▶ _Source extract_:
-- Opening Marker --

Hello everyone!
I would like to share this graph I've been working on along side with Aaron Johnson (thanks to him for the algorithm I'll be describing).
This shows both the maximum additional and total traffic the network can sustain for both HS and Exit. The "additional" traffic here means that we consider the current load on the network thus the additional value is what can be added more on top of the current traffic.
http://ygzf7uqcusp4ayjs.onion/tor-health/tor-health/bandwidth_capacity.html
(Please ignore the initial downward spike, technical issue)
Here is the algorithm we are using for this. It's in no ways an accurate value but rather an estimation as you will see with the following algorithm to compute the traffic capacity you see.
1. Using the latest consensus, build a list of relays that are Running, Valid and Fast (weight selection only picks relays with Fast flag). Then compute their positionnal consensus weights.
2. For each of them, set their total capacity to min(avg BW, observed BW).
3. For each of them, compute the unused capacity that is use the extrainfo descriptor read/write bytes history for the amount of traffic used and substract that to the total capacity.
max(mean(write_history_values) / write_interval, mean(read_history_values) / read_interval)
4. For HS traffic, that is a 6-hops circuit, we go over all relays and find the relay that has the lowest unused capacity divided by it's probability of being picked in the Guard/Middle position:
picked_prob = (guard_weight * 2) + (middle_weight * 4) unused = relay.unused_capacity / picked_prob
We use time 2 here since there are two guards in the 6 hops circuit and 4 middle nodes. We get the minimum value between each relays.
5. The minimum "unused" value times the picked_prob is the amount of bytes that we'll give to all relays thus reducing their unused capacity:
relay.unused_capacity -= (min_unused * picked_prob)
At each iteration of the algorithm, this will make at least one relay go to 0 unused capacity so when this happens, remove that relay from the set of relays to be picked. Once we can't pick a relay anymore for the 6 hops circuit (that is no more guards or middle), we stop.
6. Add min_unused value to the total number of bytes. Goto step 4.

-- Closing Marker --

▶ _Problem to solve_: In the Tor bandwidth capacity post, which flags must a relay have to be included in the list built from the latest consensus?

▶ _Material provided_:

-- Opening Marker --

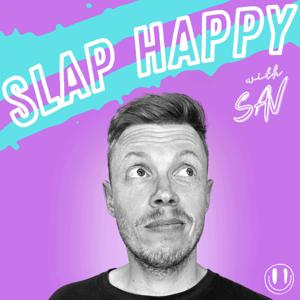 SLAP HAPPY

-- Closing Marker --

▶ _Exercise output_: Running, Valid and Fast.